本はそれなりに読んでいると思うが、賢くなりたいと思っているわけではないし、いまさら手遅れだ。
そう思っているときに、こんな本を読んだ。
『人間は考えても無駄である』というとても深遠な哲学的な題名がついている。
高校の先輩の土屋賢二お茶の水大哲学科教授の本で、
「人間はどこまで賢くなったか」というテーマの対談集だ。
この対談の結論がタイトルになった。
(後輩として「この本は読んでもためにならない」ことをここに保証する)
人間が、考えたり勉強したりするくらいで賢くなるものであろうか。
それよりも、DNAを直接いじるとか、もっと脳科学を研究して、そこから得られたことを悪用すると賢くなるかもしれない気はするが、
少々のこと、つまり人間がいくら勉強しても、人間の一生の間の賢さの進歩など微々たるものであるはずだ。
最近は脳科学が盛んである。脳科学を少しでも理解できるようになると、楽をして記憶できたり、
勉強や仕事、あるいは社会の相手をもっと上手にこなせるかと思ったが、まだ研究は十分な成果を出しておらず、絶望的な状況であることが分かった。
要するに、脳について確かに分かったことはあるが、賢くなるための技術開発などまだまだ遠い夢であることが分かり、こちらの夢は消えた。
賢くなるのは無理だが、勉強をすれば、知らないことを少しは知り、過去の人の知恵を横取りできて、
横着をして仕事を片付けることができるのではないかと考えるようになった。要するに考える行為をケチることができるはずだ。
記憶は、いまやコンピュータに任せておいた方が、自分の頭よりははるかに信頼がおける。
1台のコンピュータでは不安だと思えば、コピーすれば良いので、記憶に関してはずいぶん横着できるようになった。
普段はプログラムを書いたりしているのだが、何とか短く、わかりやすく、できれば書かないで済ませられないだろうかと考えている。
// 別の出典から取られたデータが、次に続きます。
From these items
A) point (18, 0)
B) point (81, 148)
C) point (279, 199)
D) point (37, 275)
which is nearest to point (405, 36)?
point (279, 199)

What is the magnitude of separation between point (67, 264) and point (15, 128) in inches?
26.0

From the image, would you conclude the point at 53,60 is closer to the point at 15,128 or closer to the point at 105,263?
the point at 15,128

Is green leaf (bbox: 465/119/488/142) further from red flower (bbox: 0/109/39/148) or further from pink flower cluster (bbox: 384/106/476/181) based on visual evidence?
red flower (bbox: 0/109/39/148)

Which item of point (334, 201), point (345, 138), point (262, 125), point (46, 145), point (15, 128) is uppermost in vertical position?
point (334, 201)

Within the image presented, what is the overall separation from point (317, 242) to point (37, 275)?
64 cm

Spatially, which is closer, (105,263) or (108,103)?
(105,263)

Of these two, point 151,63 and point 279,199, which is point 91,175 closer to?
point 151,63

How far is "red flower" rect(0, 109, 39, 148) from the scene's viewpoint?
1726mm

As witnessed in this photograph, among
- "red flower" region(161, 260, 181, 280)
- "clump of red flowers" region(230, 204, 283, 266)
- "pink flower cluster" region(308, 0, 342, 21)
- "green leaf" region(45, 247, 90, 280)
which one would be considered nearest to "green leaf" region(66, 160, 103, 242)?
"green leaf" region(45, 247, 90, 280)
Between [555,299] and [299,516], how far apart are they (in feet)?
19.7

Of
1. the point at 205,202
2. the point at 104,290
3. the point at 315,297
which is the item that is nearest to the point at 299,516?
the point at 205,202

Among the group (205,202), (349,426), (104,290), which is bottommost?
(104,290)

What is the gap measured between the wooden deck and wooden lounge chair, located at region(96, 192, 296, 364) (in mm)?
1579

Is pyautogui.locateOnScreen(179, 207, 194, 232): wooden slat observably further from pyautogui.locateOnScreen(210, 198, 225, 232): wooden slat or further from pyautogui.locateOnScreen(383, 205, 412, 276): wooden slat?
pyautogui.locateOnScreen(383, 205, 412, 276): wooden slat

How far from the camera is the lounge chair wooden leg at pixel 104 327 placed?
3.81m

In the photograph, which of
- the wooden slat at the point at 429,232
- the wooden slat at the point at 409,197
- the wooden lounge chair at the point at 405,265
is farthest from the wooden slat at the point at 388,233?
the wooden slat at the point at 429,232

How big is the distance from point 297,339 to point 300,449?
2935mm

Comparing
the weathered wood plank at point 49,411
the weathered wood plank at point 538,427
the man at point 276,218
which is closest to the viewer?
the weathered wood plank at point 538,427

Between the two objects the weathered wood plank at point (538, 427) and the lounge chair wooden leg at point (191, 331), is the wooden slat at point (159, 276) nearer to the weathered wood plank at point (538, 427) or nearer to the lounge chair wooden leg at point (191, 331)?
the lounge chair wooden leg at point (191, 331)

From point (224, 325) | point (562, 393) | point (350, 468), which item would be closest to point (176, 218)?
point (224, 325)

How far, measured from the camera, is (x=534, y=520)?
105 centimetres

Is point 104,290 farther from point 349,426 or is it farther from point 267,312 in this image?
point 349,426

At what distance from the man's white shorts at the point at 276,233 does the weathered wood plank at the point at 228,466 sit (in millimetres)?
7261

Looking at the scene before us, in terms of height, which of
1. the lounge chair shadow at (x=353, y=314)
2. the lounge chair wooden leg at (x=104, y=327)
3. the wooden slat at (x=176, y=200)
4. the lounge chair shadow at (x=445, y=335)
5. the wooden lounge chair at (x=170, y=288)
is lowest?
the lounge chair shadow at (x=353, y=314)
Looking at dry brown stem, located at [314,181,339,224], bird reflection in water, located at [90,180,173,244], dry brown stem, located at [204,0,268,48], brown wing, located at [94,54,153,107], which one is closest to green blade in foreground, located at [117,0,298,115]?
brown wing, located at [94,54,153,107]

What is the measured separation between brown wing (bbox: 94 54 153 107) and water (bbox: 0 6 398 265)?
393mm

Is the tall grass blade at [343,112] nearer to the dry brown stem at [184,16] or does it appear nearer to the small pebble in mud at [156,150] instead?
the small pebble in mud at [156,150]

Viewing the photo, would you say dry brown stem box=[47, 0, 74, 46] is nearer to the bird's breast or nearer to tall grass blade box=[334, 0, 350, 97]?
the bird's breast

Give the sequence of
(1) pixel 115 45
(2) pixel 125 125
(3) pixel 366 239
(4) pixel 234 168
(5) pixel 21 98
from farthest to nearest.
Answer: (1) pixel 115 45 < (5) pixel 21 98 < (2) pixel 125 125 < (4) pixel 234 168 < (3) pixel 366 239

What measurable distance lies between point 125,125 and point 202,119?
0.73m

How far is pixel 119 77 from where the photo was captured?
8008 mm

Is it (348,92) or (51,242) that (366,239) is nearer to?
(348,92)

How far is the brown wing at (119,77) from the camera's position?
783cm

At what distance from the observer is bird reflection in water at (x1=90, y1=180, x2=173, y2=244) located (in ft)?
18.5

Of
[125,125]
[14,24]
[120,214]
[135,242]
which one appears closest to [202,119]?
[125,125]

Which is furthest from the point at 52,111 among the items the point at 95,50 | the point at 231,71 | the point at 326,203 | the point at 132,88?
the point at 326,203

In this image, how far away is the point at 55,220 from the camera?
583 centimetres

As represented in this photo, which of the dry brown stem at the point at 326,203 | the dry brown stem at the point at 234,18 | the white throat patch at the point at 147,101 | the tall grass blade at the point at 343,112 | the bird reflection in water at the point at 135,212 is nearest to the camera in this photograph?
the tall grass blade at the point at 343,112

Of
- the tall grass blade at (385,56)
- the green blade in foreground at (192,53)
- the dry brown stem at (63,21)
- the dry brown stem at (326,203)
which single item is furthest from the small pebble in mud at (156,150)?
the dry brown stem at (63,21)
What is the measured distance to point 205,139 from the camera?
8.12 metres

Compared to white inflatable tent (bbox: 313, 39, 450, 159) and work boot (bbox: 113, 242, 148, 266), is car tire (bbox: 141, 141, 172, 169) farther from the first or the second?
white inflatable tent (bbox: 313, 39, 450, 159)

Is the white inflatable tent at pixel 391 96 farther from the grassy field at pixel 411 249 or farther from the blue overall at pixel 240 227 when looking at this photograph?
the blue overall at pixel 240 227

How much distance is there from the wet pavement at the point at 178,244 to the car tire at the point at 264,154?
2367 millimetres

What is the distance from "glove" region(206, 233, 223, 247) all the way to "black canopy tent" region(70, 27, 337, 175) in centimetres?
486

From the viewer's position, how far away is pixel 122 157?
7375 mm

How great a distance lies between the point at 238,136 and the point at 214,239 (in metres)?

プログラムを書く以上バグが入る。ならば、書かないようにするに限るではないか。
プログラムを書くことは目的ではなくて、成果がちゃんと出ればよいのだから。
今までに新しい開発手法と言われたものどれもが長続きしない。
結局、究極的なプログラム開発方法を見つけられない困った状態のままだ。
自分の勉強を自己分析してみると、まず面白いかどうかが最優先になっているようだ。
面白くないものは続いたためしがない。面白い本なら1000ページも苦にならないが、つまらないと数ページでも苦痛である。
資格を取るためどころか、子供の頃から受験勉強とか試験勉強をする人の気持ちが分からなかった。
今も、もちろん分からないままであり、一生分からないままでいたいと思っている。
そんな訳で、「真面目に勉強する」という意味が理解不能である。努力しないでも良いように勉強している身にとっては、世の中不可解なことばかりだ。
面白ければ有益でなくても十分な理由だ。面白い以上の理由など不要だ。
そうでなければ、楽できる、横着できるなど十分な理由が必要だ。
しかし、横着したくて良い秘策はないものかと本を読み荒らしているが、秘策が見つかる気配さえない。
今回はここまで。やれやれ、やっと終わった。次からはゴーストライターを用意したいものだ。